[THE RECORDS Boundary: Start]

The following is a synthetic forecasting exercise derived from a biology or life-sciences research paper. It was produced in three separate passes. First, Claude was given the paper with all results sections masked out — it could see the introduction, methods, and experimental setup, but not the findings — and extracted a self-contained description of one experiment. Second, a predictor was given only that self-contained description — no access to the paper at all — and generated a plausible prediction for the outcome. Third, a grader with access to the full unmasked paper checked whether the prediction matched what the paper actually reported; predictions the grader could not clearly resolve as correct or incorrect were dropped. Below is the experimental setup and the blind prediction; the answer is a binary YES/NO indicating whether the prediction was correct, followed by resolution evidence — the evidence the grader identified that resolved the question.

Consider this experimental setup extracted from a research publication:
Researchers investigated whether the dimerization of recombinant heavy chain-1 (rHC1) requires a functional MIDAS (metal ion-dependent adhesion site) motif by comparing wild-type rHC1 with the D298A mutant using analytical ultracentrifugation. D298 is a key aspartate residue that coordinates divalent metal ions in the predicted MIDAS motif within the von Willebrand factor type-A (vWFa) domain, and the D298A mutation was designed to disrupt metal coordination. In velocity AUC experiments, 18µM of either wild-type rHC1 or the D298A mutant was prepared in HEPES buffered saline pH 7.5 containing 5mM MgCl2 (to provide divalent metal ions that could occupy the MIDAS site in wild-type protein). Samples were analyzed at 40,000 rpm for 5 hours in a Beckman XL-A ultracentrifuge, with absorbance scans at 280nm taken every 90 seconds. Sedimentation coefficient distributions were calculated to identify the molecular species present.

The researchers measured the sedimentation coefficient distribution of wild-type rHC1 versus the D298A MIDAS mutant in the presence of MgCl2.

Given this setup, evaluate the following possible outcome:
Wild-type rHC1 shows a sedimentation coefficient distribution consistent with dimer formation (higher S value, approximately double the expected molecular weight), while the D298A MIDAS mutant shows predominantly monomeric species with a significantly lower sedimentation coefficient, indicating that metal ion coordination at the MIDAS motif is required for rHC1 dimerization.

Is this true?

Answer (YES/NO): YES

[THE RECORDS Boundary: End]
[THE RECORDS Boundary: Start]

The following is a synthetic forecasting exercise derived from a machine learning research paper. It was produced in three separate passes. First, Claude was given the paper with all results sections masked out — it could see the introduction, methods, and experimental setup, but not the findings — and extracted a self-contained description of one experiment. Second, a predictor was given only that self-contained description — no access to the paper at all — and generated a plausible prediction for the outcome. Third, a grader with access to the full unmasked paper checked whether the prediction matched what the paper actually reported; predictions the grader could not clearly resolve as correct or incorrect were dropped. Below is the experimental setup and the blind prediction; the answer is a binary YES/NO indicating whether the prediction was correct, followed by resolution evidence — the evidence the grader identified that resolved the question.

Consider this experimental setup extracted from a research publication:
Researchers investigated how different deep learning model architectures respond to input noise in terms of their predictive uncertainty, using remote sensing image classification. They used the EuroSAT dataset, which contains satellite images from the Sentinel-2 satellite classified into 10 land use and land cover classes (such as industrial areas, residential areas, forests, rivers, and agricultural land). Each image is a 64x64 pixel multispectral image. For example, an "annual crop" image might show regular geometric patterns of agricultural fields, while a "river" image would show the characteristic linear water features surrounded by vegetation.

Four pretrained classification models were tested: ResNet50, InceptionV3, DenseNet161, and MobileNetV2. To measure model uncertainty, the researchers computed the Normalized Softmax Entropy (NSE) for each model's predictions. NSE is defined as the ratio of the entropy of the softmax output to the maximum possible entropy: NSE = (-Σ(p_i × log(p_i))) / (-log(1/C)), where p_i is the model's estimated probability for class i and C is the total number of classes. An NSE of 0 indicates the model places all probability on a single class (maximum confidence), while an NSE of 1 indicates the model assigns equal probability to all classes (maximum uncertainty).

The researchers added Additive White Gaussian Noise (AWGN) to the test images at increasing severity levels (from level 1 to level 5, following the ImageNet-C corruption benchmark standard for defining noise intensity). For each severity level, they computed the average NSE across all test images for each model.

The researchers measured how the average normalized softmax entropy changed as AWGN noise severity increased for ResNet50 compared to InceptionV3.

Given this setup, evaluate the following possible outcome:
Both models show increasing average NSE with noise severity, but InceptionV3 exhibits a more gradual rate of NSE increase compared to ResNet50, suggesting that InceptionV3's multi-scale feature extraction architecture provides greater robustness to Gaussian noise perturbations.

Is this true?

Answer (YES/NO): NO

[THE RECORDS Boundary: End]
[THE RECORDS Boundary: Start]

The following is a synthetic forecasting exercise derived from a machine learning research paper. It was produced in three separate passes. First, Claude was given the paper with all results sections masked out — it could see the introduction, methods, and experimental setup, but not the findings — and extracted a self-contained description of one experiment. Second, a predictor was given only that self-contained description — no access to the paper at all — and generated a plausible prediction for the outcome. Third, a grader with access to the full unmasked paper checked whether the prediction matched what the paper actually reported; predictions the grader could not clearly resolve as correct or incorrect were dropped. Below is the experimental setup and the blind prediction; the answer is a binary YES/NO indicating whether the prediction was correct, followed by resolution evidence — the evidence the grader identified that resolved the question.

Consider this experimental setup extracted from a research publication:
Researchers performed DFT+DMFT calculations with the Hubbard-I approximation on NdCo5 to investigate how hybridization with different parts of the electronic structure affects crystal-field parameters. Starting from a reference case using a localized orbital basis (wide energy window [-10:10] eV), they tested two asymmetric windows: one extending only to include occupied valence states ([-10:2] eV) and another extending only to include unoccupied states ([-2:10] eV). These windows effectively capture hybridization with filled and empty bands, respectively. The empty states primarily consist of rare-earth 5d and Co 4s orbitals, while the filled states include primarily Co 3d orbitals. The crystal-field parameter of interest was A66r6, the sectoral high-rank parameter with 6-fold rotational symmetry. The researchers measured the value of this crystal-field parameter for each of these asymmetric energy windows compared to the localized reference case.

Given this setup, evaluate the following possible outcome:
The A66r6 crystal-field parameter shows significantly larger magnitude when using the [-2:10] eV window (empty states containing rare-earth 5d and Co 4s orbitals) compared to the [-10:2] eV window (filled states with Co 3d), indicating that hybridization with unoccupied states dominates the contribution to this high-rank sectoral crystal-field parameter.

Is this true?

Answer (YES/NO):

[THE RECORDS Boundary: End]

* **EXERCISE**
Lines in the data that include the word "significantly" should all be copied.

* **EXPECTED OUTPUT**
Wild-type rHC1 shows a sedimentation coefficient distribution consistent with dimer formation (higher S value, approximately double the expected molecular weight), while the D298A MIDAS mutant shows predominantly monomeric species with a significantly lower sedimentation coefficient, indicating that metal ion coordination at the MIDAS motif is required for rHC1 dimerization.
The A66r6 crystal-field parameter shows significantly larger magnitude when using the [-2:10] eV window (empty states containing rare-earth 5d and Co 4s orbitals) compared to the [-10:2] eV window (filled states with Co 3d), indicating that hybridization with unoccupied states dominates the contribution to this high-rank sectoral crystal-field parameter.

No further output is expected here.